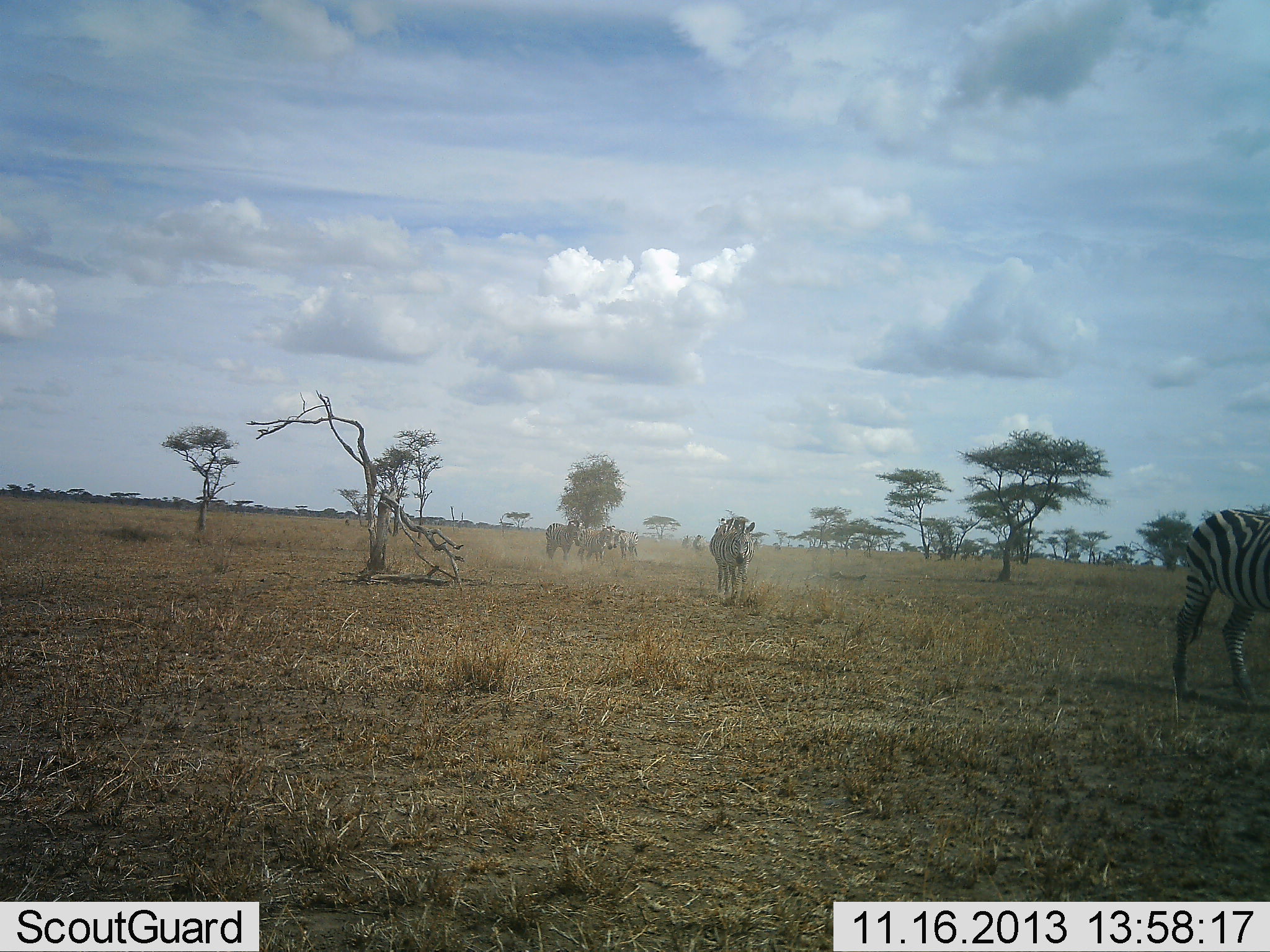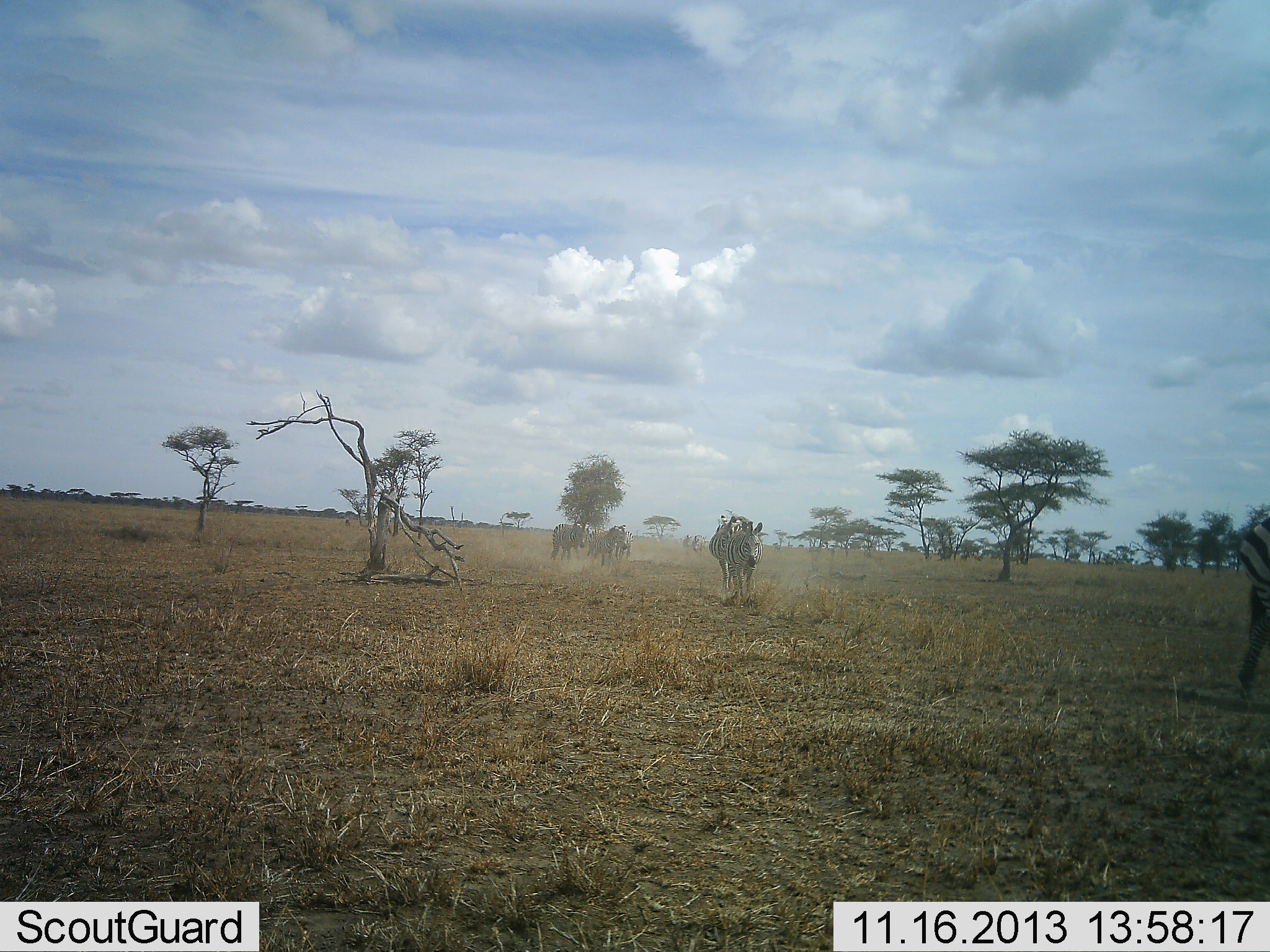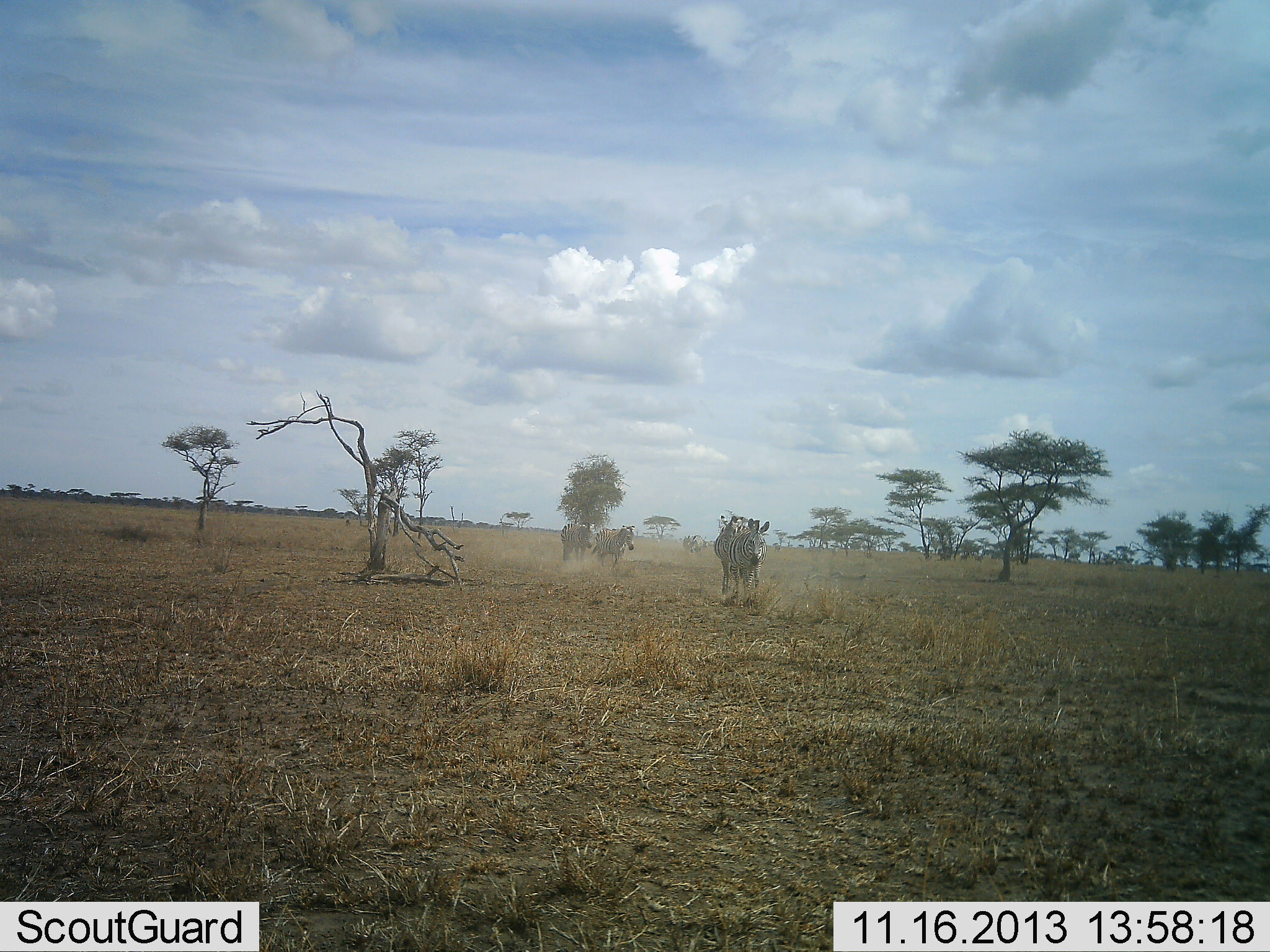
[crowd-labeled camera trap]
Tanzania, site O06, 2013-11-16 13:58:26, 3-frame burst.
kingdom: Animalia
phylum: Chordata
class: Mammalia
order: Perissodactyla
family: Equidae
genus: Equus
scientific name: Equus quagga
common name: plains zebra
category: zebra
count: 6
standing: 0%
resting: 0%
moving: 100%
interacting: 0%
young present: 0%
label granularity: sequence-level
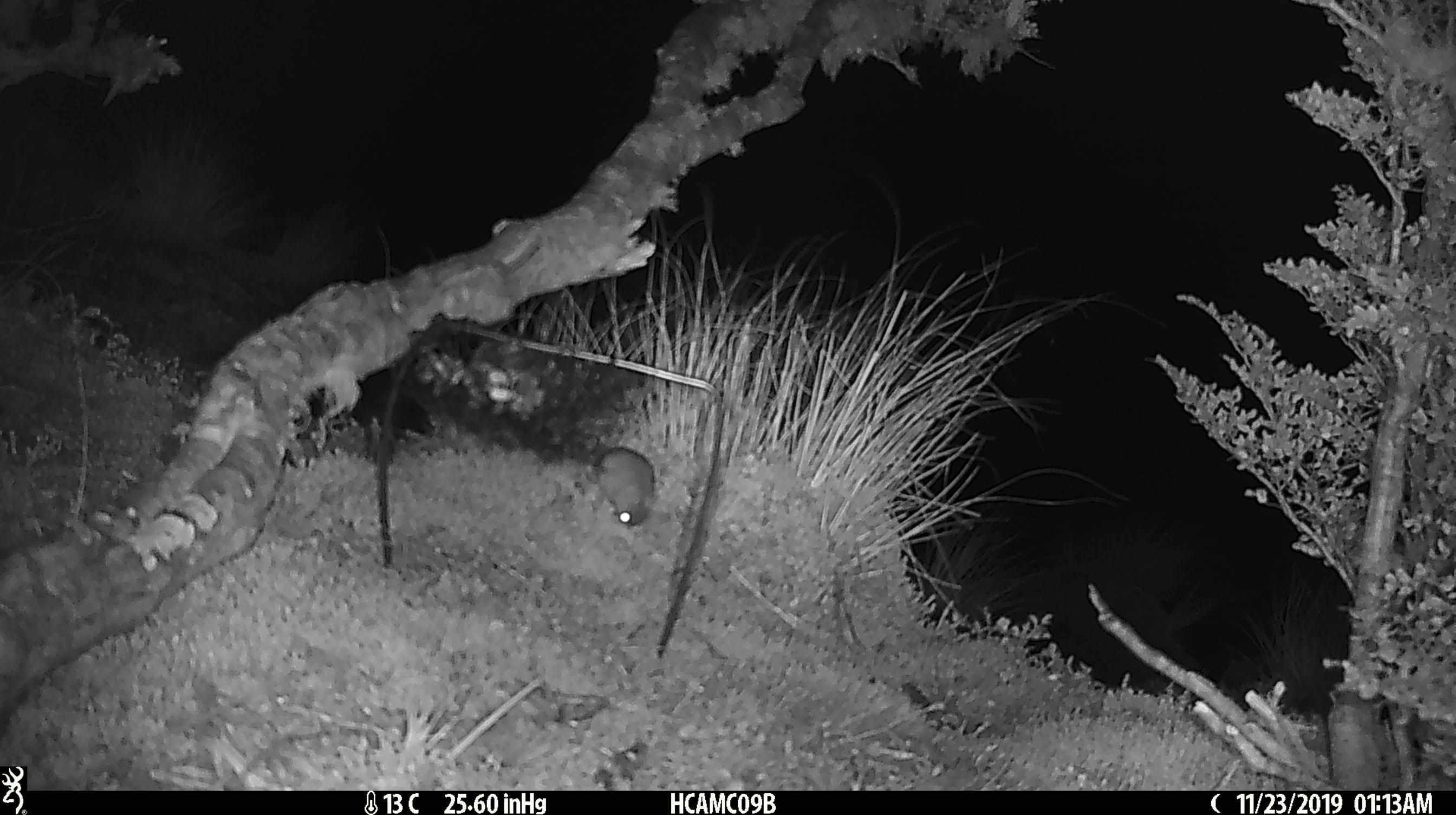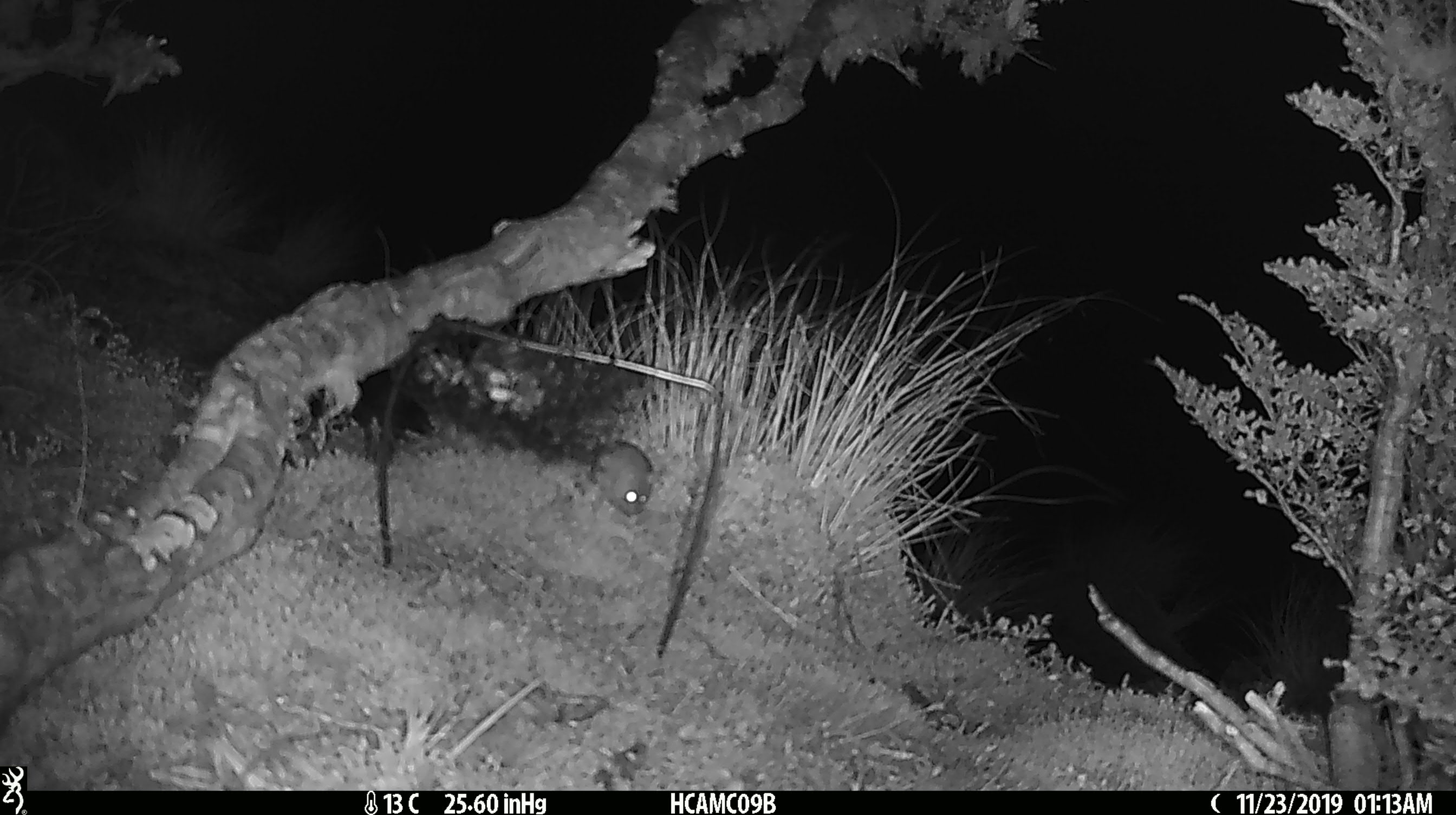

**********

What to do:
Would you retype the lines from the line containing "resting: 0%" to the final line of the entries above, exactly as given and without pictures?

Solved problem:
resting: 0%
moving: 100%
interacting: 0%
young present: 0%
label granularity: sequence-level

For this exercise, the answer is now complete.